--- READING PASSAGE ---

Great Britain

Gay and bisexual men can now donate blood in England, Scotland and Wales

Gay and bisexual men can now donate blood in England, Scotland and Wales.

The U.K.’s National Health Service (NHS) announced Monday that it has changed its eligibility requirements, which now allow more men who have sex with men to donate blood, platelets and plasma.

The NHS says the historic change was made, in part, to be more inclusive, while also keeping blood just as safe.

Eligibility in those countries is now based on individual circumstances surrounding health, travel, and sexual behaviors evidenced to be at a higher risk of sexual infection.

Blood donors will no longer be asked if they are a man who has had sex with another man, removing the element of assessment that is based on the previous population-based risks, according to the NHS.

Instead, officials say any individual who attends to give blood, regardless of gender, will be asked if they have had sex and, if so, about recent sexual behaviors. Anyone who has had the same sexual partner for the last three months will be eligible to donate.

The process of giving blood will not change.

---

INSTRUCTIONS:
1. Decide whether each statement agrees with the news report, answering yes or no and quoting the words of the report that settle it.
(a) Under the new rules, donors are still asked whether they are a man who has had sex with another man.
(b) The change covers England, Scotland and Wales.
(c) The process of giving blood will change.
2. Rewrite the news report from "The NHS says" up to and including "eligible to donate.", putting "twelve weeks" in place of "three months".

--- AVAILABLE DATA ---

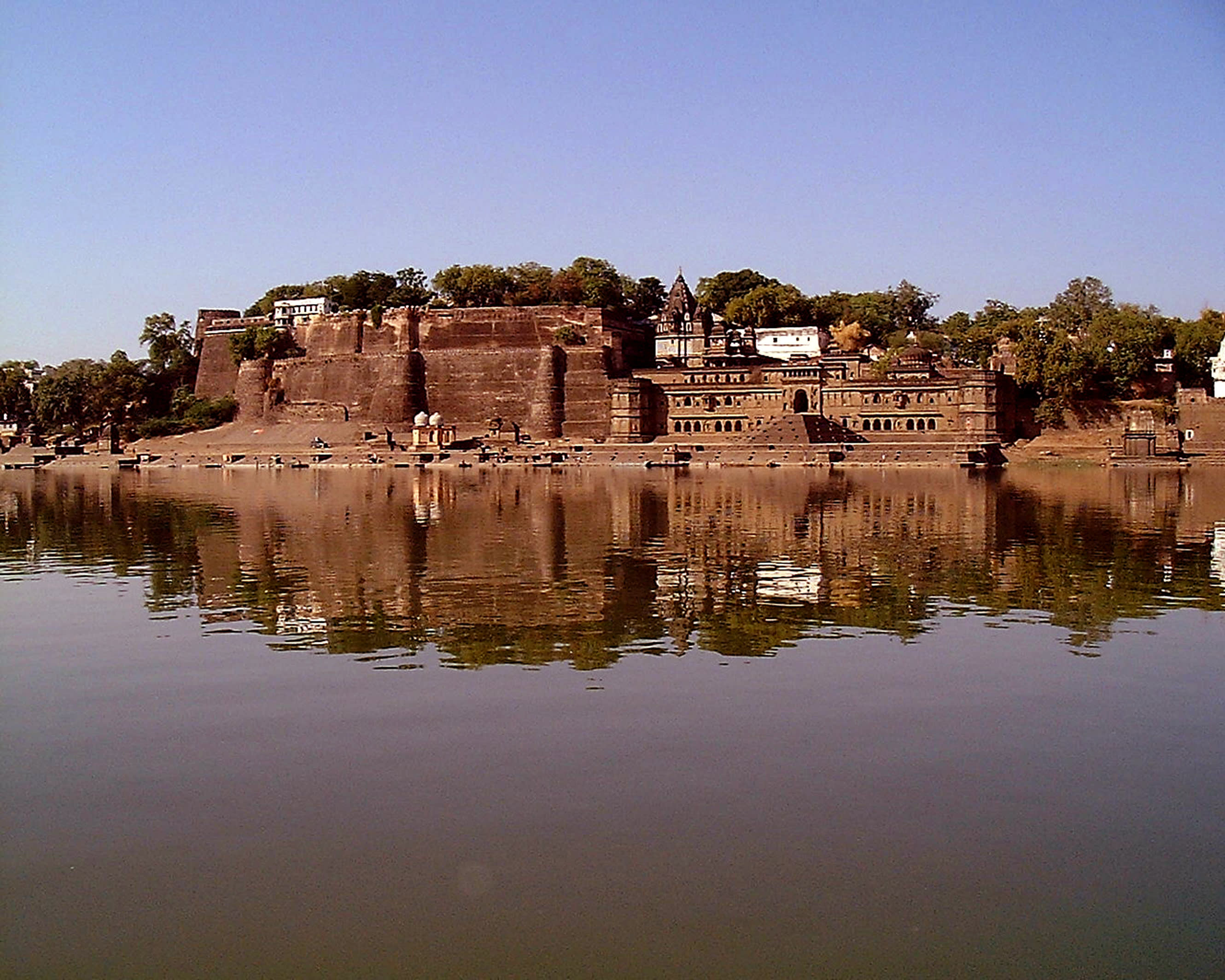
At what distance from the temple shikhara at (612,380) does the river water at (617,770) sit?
40.2m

---

ANSWERS TO THE EXERCISES:
1.
(a) No: "Blood donors will no longer be asked if they are a man who has had sex with another man"
(b) Yes: "Gay and bisexual men can now donate blood in England, Scotland and Wales."
(c) No: "The process of giving blood will not change."

2.
The NHS says the historic change was made, in part, to be more inclusive, while also keeping blood just as safe.

Eligibility in those countries is now based on individual circumstances surrounding health, travel, and sexual behaviors evidenced to be at a higher risk of sexual infection.

Blood donors will no longer be asked if they are a man who has had sex with another man, removing the element of assessment that is based on the previous population-based risks, according to the NHS.

Instead, officials say any individual who attends to give blood, regardless of gender, will be asked if they have had sex and, if so, about recent sexual behaviors. Anyone who has had the same sexual partner for the last twelve weeks will be eligible to donate.